Collected data entries:

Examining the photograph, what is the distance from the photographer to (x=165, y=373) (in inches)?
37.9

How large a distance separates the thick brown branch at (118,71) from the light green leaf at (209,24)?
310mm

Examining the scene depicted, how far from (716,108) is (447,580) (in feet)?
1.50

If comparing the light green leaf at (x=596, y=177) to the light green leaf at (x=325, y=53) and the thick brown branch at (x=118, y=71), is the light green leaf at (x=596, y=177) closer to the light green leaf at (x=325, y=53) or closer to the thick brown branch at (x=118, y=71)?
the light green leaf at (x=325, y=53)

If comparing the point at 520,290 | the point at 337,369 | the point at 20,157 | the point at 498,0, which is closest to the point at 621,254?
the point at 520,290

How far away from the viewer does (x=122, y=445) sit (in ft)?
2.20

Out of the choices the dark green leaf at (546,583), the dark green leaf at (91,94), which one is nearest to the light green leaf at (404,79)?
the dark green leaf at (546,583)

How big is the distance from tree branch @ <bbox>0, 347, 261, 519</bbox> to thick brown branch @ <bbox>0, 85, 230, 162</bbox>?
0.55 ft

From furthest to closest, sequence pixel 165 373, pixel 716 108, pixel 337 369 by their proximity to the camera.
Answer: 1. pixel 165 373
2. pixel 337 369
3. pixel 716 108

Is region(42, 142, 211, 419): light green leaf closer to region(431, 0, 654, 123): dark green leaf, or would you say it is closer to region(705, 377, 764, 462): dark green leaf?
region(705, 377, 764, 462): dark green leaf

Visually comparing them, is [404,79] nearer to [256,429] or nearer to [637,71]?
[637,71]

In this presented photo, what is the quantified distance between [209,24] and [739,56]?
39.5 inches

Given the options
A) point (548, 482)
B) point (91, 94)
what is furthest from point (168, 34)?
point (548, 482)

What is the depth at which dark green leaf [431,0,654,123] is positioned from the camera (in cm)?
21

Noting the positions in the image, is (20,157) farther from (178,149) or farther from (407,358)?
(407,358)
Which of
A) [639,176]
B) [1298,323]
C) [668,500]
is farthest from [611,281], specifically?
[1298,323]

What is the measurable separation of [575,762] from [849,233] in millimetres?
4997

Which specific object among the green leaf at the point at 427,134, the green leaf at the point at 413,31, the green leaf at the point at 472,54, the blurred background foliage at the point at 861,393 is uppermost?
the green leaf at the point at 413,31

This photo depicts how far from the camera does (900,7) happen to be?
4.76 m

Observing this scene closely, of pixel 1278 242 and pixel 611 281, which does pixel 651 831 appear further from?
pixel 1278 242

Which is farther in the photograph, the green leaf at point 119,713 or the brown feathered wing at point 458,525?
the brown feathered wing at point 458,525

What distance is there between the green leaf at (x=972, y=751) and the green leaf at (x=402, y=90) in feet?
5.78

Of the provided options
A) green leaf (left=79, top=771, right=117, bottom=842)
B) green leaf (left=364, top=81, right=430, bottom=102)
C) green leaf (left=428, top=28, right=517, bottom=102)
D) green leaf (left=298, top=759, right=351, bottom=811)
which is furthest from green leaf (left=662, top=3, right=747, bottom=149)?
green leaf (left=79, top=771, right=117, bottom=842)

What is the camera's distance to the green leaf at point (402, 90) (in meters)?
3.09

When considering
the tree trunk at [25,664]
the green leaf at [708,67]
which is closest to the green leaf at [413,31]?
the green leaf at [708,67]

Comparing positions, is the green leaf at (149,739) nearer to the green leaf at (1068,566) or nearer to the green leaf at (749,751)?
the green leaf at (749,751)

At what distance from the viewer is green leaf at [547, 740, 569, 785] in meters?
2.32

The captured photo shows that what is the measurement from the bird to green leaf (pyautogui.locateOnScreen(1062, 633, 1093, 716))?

Exercise: Every line of the records above needs to be given again exactly.

The output:
Examining the photograph, what is the distance from the photographer to (x=165, y=373) (in inches)?
37.9

How large a distance separates the thick brown branch at (118,71) from the light green leaf at (209,24)?
310mm

Examining the scene depicted, how far from (716,108) is (447,580) (in feet)?
1.50

If comparing the light green leaf at (x=596, y=177) to the light green leaf at (x=325, y=53) and the thick brown branch at (x=118, y=71), is the light green leaf at (x=596, y=177) closer to the light green leaf at (x=325, y=53) or closer to the thick brown branch at (x=118, y=71)?
the light green leaf at (x=325, y=53)

If comparing the point at 520,290 | the point at 337,369 | the point at 20,157 | the point at 498,0, which is closest to the point at 621,254?
the point at 520,290

How far away from the viewer does (x=122, y=445) sit (in ft)?
2.20

Out of the choices the dark green leaf at (546,583), the dark green leaf at (91,94), which one is nearest to the light green leaf at (404,79)?
the dark green leaf at (546,583)

How big is the distance from tree branch @ <bbox>0, 347, 261, 519</bbox> to thick brown branch @ <bbox>0, 85, 230, 162</bbox>?
0.55 ft

From furthest to closest, sequence pixel 165 373, pixel 716 108, pixel 337 369 by their proximity to the camera.
Answer: 1. pixel 165 373
2. pixel 337 369
3. pixel 716 108

Is region(42, 142, 211, 419): light green leaf closer to region(431, 0, 654, 123): dark green leaf, or would you say it is closer to region(705, 377, 764, 462): dark green leaf?
region(705, 377, 764, 462): dark green leaf

Visually comparing them, is [404,79] nearer to [256,429] or nearer to [637,71]?
[637,71]

In this presented photo, what is the quantified distance between [209,24] and [739,56]?
39.5 inches

Given the options
A) point (548, 482)
B) point (91, 94)
what is furthest from point (168, 34)?
point (548, 482)

What is the depth at which dark green leaf [431,0,654,123] is positioned from the camera (in cm)?
21

Noting the positions in the image, is (20,157) farther from (178,149) or farther from (407,358)?
(407,358)
Which of
A) [639,176]
B) [1298,323]
C) [668,500]
is farthest from [611,281], specifically?
[1298,323]

What is the measurable separation of [575,762] from [849,233] in millimetres?
4997

Which specific object among the green leaf at the point at 427,134, the green leaf at the point at 413,31, the green leaf at the point at 472,54, the blurred background foliage at the point at 861,393 is uppermost?
the green leaf at the point at 413,31

This photo depicts how far from the camera does (900,7) happen to be?
4.76 m

Observing this scene closely, of pixel 1278 242 and pixel 611 281, which does pixel 651 831 appear further from?
pixel 1278 242

Which is farther in the photograph, the green leaf at point 119,713 or the brown feathered wing at point 458,525?
the brown feathered wing at point 458,525

What distance is there between the green leaf at (x=972, y=751) and the green leaf at (x=402, y=90) in feet?
5.78

Of the provided options
A) green leaf (left=79, top=771, right=117, bottom=842)
B) green leaf (left=364, top=81, right=430, bottom=102)
C) green leaf (left=428, top=28, right=517, bottom=102)
D) green leaf (left=298, top=759, right=351, bottom=811)
which is furthest from green leaf (left=662, top=3, right=747, bottom=149)?
green leaf (left=79, top=771, right=117, bottom=842)

What is the camera's distance to the green leaf at point (402, 90) (in meters)?
3.09

When considering
the tree trunk at [25,664]
the green leaf at [708,67]
which is closest to the green leaf at [413,31]?
the green leaf at [708,67]

Comparing positions, is the green leaf at (149,739) nearer to the green leaf at (1068,566) or nearer to the green leaf at (749,751)?
the green leaf at (749,751)

At what distance from the viewer is green leaf at [547, 740, 569, 785] in meters?
2.32

The captured photo shows that what is the measurement from the bird to green leaf (pyautogui.locateOnScreen(1062, 633, 1093, 716))?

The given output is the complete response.